Implementing an individualized starting dose (ISD) of niraparib (Zejula; GSK) reduced severe hematologic adverse event (AE) management costs by 48% compared with a fixed starting dose (FSD) in US patients with ovarian cancer.
The cost of managing severe hematologic adverse events (AEs) in US patients with ovarian cancer was lower for those who received the individualized starting dose (ISD) of niraparib (Zejula; GSK) compared with the fixed starting dose (FSD), according to a study published in the Journal of Comparative Effectiveness Research.1
Patients with advanced ovarian cancer can now receive maintenance therapy with poly (ADP)-ribose polymerase (PARP) inhibitors, alone or in combination with bevacizumab, following initial treatment with surgery and platinum-based chemotherapy. Past studies found that PARP inhibitors significantly improve progression-free survival in those with newly diagnosed advanced epithelial ovarian cancer who responded to first-line platinum-based chemotherapy.
Like other PARP inhibitors, niraparib is associated with hematologic AEs. At the start of the ENGOT-OV16/NOVA trial (NCT01847274) in July 2016, all patients with platinum-sensitive recurrent epithelial ovarian cancer received a niraparib maintenance therapy FSD of 300 mg once daily.2 The FSD was associated with grade 3 or higher treatment-emergent AEs (TEAEs) of anemia, neutropenia, and thrombocytopenia.
A subsequent trial analysis found an association between low baseline body weight (< 77 kg) and platelet count (< 150,000/μl) with an increased incidence of grade 3 or higher thrombocytopenia events.1 To address this, the trial protocol was amended in November 2017.3 Patients with a baseline body weight below 77 kg and a platelet count below 150,000/μl received a reduced starting dose of 200 mg once daily, while others continued to receive 300 mg once daily.

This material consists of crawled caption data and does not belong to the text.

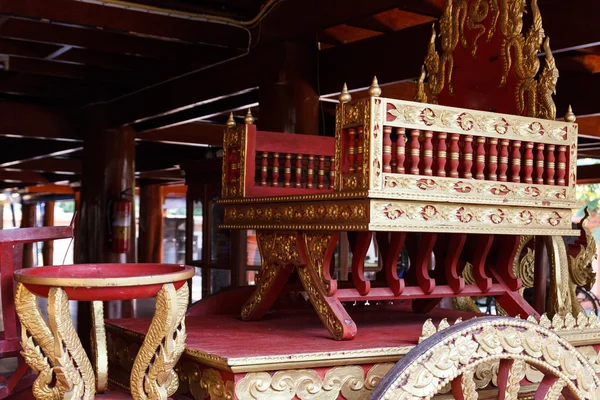 De mooie sculptuur van thailand traditionele zetel op de kar — Stockfoto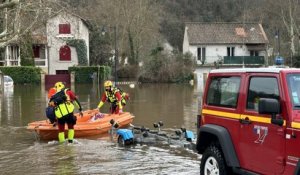 Inondations en Dordogne : les pompiers vont en barque aider les habitants entourés d'eau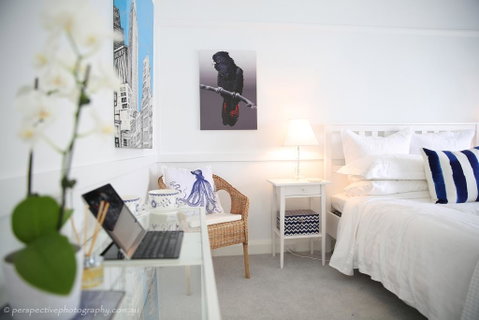 The Sampson - Orange - Accommodation Gold Coast 1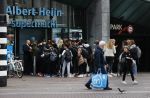 Amsterdam 7 oktober 2020
De jeugd lapt de corona regels massaal aan hun laars. Hier bij de Albert heijn op het museumplein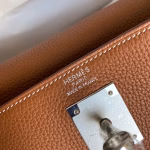 Hermes Kelly Retourne 32 Handmade Bag In Gold Clemence Leather - Image 5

Implementing the ISD significantly reduced the incidence of hematologic TEAEs while preserving niraparib’s progression-free survival benefit.1 Based on these results, the FDA approved the niraparib ISD for first-line maintenance therapy in patients with newly diagnosed advanced epithelial ovarian cancer.

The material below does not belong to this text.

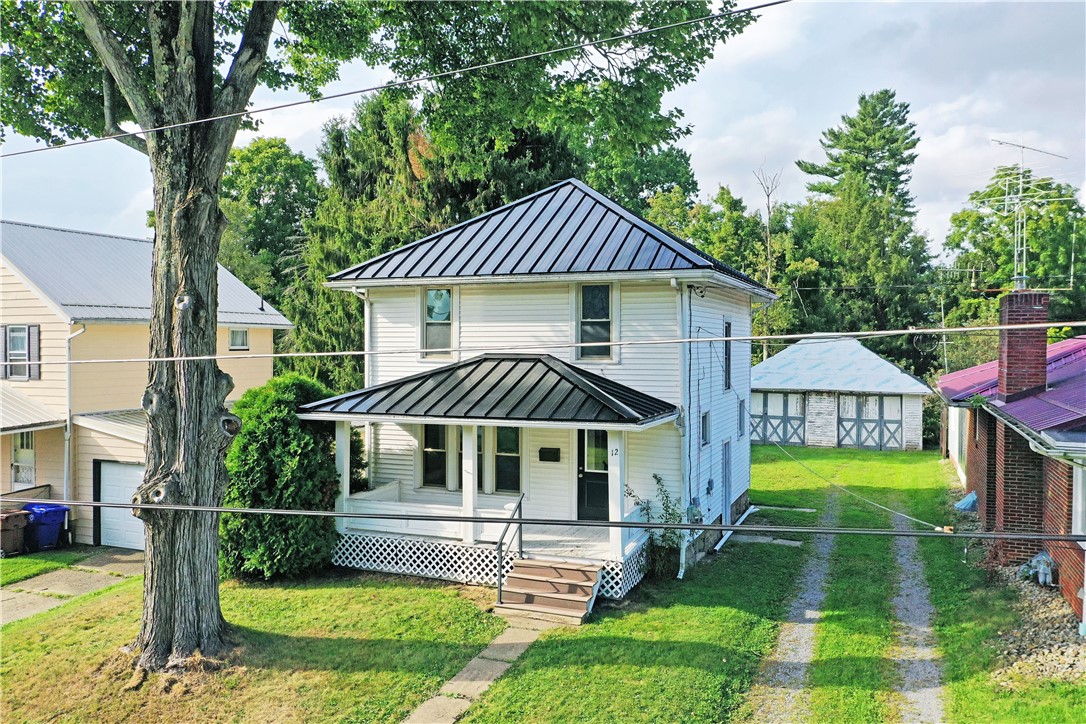 12 E Stewart Ave — photo 1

However, the economic impact of the ISD on costs associated with managing hematologic AEs remained unclear. Consequently, the researchers investigated the impact of the niraparib ISD, compared with FSD, on the cost of hematologic AE management from a US payer perspective.
To do so, they obtained the frequencies of grade 3 or higher hematologic AEs that occurred in more than 1% of patients treated with niraparib from the PRIMA primary analysis results. The hematologic AEs analyzed included anemia, thrombocytopenia, decreased platelet count, neutropenia, and decreased neutrophil count.
Also, the researchers obtained US unit costs for each grade 3 or higher AE in the base case from the 2017 Agency for Healthcare Research and Quality Healthcare Cost and Utilization Project database, which contains data from more than 7 million annual community hospital stays; unit costs were adjusted to 2020 US dollars. AE management costs were calculated per patient by multiplying AE unit cost by the unrounded frequency of each AE by the niraparib starting dose.
For all hematologic AEs, the estimated management cost per patient was lower among the ISD group than the FSD group (FSD vs ISD: thrombocytopenia, $4701.87 vs $1921.89; anemia, $2784.00 vs $1760.59; decreased platelet count, $2103.47 vs $922.51; neutropenia, $2112.50 vs $1369.56; decreased neutrophil count, $1285.87 vs $770.38).
Overall, the total mean calculated AE management cost per patient was $12,987.71 among those who received the FSD and $6744.93 among those who received the ISD. Therefore, implementing the niraparib ISD reduced the total hematologic AE management cost by 48.1%.
Conversely, the researchers acknowledged their limitations, one being that these are estimated costs; the actual costs of managing severe hematologic AEs may vary based on circumstances. Despite their limitations, they expressed confidence in their findings.
“These findings highlight the cost reduction and safety improvements associated with individualized starting doses of niraparib, further supporting its use in clinical practice,” the authors concluded.